Deepen the categories you have already: Add client contacts, other professionals who work with your clients, your own personal doctor, accountant, IT professional, members of your community, social, religious and school-centered groups, etc.

> Look through your alumni lists to find people now working for places that interest you or who are doing the kind of work you want to do.

• Use LinkedIn to identify friends of your friends that you would like to meet. Then ask for introductions.

Go Where They Go

Now that you have one or two specific goals and an enhanced contacts list, the next step is to identify 10 to 20 people you would like to meet. Research them using LinkedIn and Google Search to identify their interests, work history, contacts and places where they network.

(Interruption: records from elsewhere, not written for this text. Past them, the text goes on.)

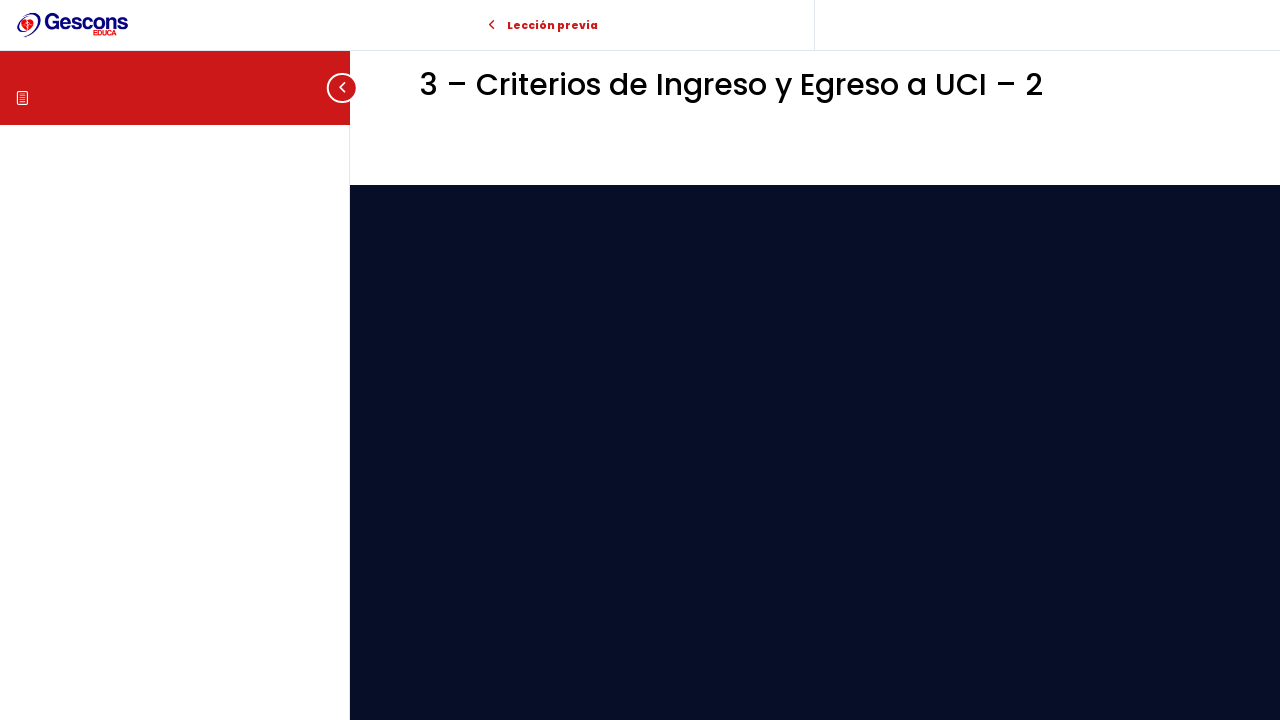

--- FILE ---
content_type: text/css
request_url: https://gesconseduca.com/wp-content/themes/Divi-child/style.css?ver=1.0.1569943571
body_size: 166
content:
/*
Theme Name: Divi Gescons
Theme URI: http://www.elegantthemes.com/gallery/divi/
Template: Divi
Author: Gescons s.a.s
Author URI: http://www.gesconsas.com
Description: GESTIÓN DE EDUCACIÓN CONTINUADA EN SALUD
Tags: responsive-layout,one-column,two-columns,three-columns,four-columns,left-sidebar,right-sidebar,custom-background,custom-colors,featured-images,full-width-template,post-formats,rtl-language-support,theme-options,threaded-comments,translation-ready
Version: 1.0.1569943571
Updated: 2019-10-01 10:26:11

*/
div#block-7 {
    margin-bottom: 0% !important;
}


--- FILE ---
content_type: text/css
request_url: https://gesconseduca.com/wp-content/et-cache/1520/et-core-unified-1520.min.css?ver=1759750038
body_size: 461
content:
.ld-course-list-items .ld_course_grid .thumbnail.course{line-height:1.428571429;background-color:#030A26;border:0px solid #dddddd;border-radius:4px;-webkit-transition:all 0.2s ease-in-out;transition:all 0.2s ease-in-out;display:inline-block;max-width:100%;height:auto;display:block;position:relative;padding:0;margin:0}.ld-course-list-items .ld_course_grid .ld_course_grid_button a{text-decoration:none!important;width:150px}#et_search_icon:hover,.mobile_menu_bar:before,.mobile_menu_bar:after,.et_toggle_slide_menu:after,.et-social-icon a:hover,.et_pb_sum,.et_pb_pricing li a,.et_pb_pricing_table_button,.et_overlay:before,.entry-summary p.price ins,.woocommerce div.product span.price,.woocommerce-page div.product span.price,.woocommerce #content div.product span.price,.woocommerce-page #content div.product span.price,.woocommerce div.product p.price,.woocommerce-page div.product p.price,.woocommerce #content div.product p.price,.woocommerce-page #content div.product p.price,.et_pb_member_social_links a:hover,.woocommerce .star-rating span:before,.woocommerce-page .star-rating span:before,.et_pb_widget li a:hover,.et_pb_filterable_portfolio .et_pb_portfolio_filters li a.active,.et_pb_filterable_portfolio .et_pb_portofolio_pagination ul li a.active,.et_pb_gallery .et_pb_gallery_pagination ul li a.active,.wp-pagenavi span.current,.wp-pagenavi a:hover,.nav-single a,.tagged_as a,.posted_in a{color:#ffffff}.ld-course-list-items .ld_course_grid .thumbnail.course .ld_course_grid_price.ribbon-enrolled{background:#f40000}.comment-reply-link{color:#cc1818}.comment-content.clearfix{padding:0px 130px 0px 0px}.ld-profile-card{margin:0px 0px 25px!important}.ld-profile-heading{margin:15px!important}a.comment-reply-link.et_pb_button{padding:10px 25px 10px 25px;font-size:13px}.ld-modal.ld-login-modal{position:fixed;z-index:100}input#user_login{padding:10px 25px}input#user_pass{padding:10px 25px}a.et-cart-info{display:none}.container.clearfix{margin:12px 0px 0px 0px}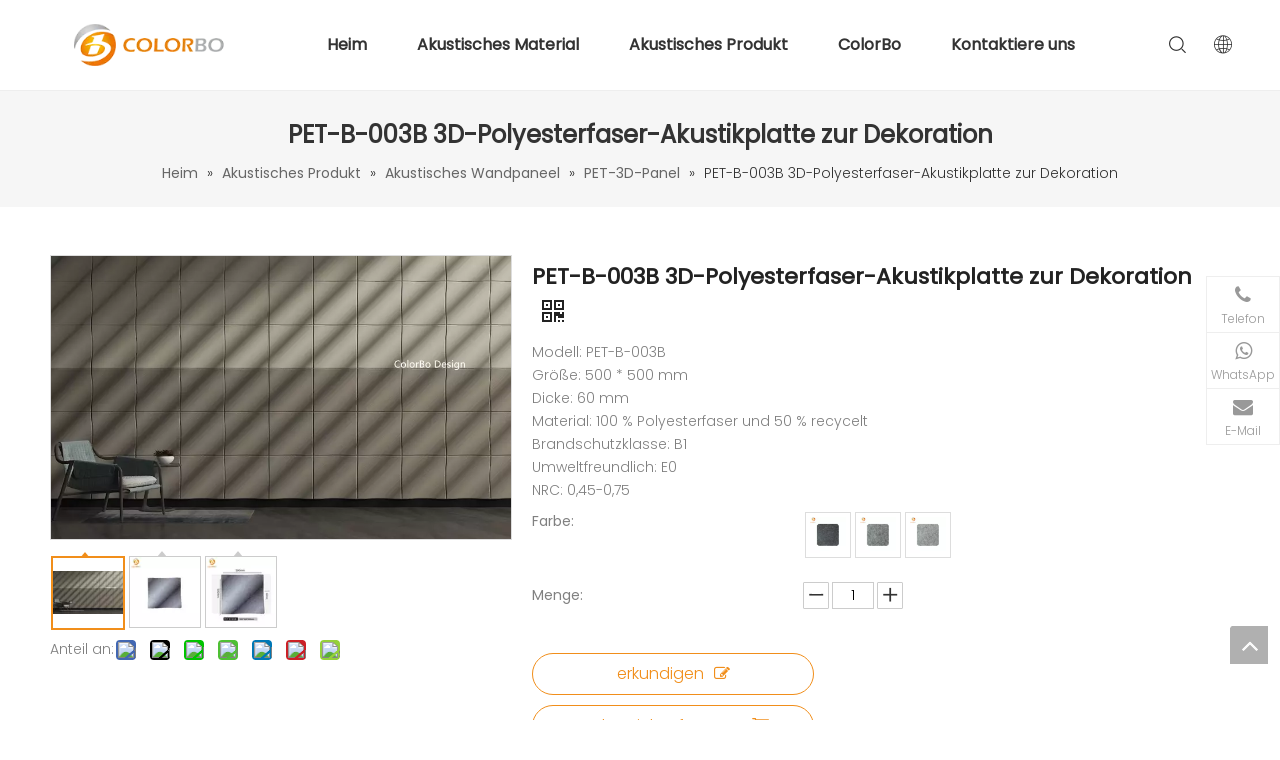

--- FILE ---
content_type: text/css;charset=UTF-8
request_url: https://ijrorwxhnkmnlm5m-static.micyjz.com/theme/nmjlKBrlpoRliSrlpoRlkSnnmmRllSmkRljSjrriimiriqlqij/style/style.css
body_size: -138
content:
.QX-11226339 .textBoxA{
	max-height: 50px!important;
}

Some of them you can meet in person by sending them an invite through LinkedIn. You can also research the groups they belong to and select one or two to try out. Most in-person groups allow potential members one or two free visits. You want to join a group where you will feel comfortable, so it is important to "test the waters" before you jump in.

Two types of groups may be especially useful:

Local mixed membership business people and professionals: These groups typically meet monthly, sometimes more frequently, to discuss various topics of interest. Usually there is networking free time before and after meetings; time to make one-on-one plans with members.

Local single profession groups: For lawyers these include bar associations and local membership groups.

> In bar associations, consider attending meetings in areas outside your expertise to learn more about the issues, interests and kind of work in other areas of law. Many local bars have social events where you can meet a wide variety of people. Attend those that feature an activity that interests you, such as scotch tasting or bowling.

> Local single profession lawyer groups usually have members representing different areas of law and/or places to practice law. Usually each slot is represented by one person. For lawyers in boutique firms these groups provide resources for their clients and avenues for them to keep up with the latest news in other areas of law.

Build Relationships

Now create an activities plan that includes, if possible, several activities each month, where you will be surrounded by people who can help you build the career you want. Set time aside for breakfast, lunch or coffee one-on-ones for in-depth conversations about possible workplaces, companies, firms, and next steps for moving forward.

Diagram 2 illustrates an implementation sequence for activities:

• First, use online and in-person research to select the handful of people you want to meet at any time. More than a handful becomes unmanageable, because you will want to build strong, trust-based friendships with these individuals and this requires repeat meetings or interactions over time.

Diagram 2. The Career Networking Path

• After selecting the people to focus on, select the venues where you plan to meet them. One way to determine if they too will be at an event is to connect with them ahead of time, ask if they will be there and suggest spending some time together.

• Go to these activities with the intention of talking with people who can help your career search.

• Prepare a personal "agenda" ahead of time with questions you want to ask, topics you can talk about, and a statement as to what you want to accomplish from this activity. Keep in mind how each endeavor moves your career search forward.

• Plan how you will ask for advice, information interviews or referrals. Working it out in your mind ahead of time contributes to a sense of security and feeling of control.

• Your sense of purpose and roadmap to achievement create confidence that will, in turn, be reflected in your body language and bearing. You will look and feel like the professional you are and you want to be.

Pulling It Together

This process can be repeated as many times as you want with as many goals as you want. Always seek to grow your network, balancing strong relationships among best friends and family with weaker relationships with weaker links, acquaintances in your work world, and aspirational leaders. Such a network continually offers currently relevant information and thought-provoking knowledge - a strong basis for career growth.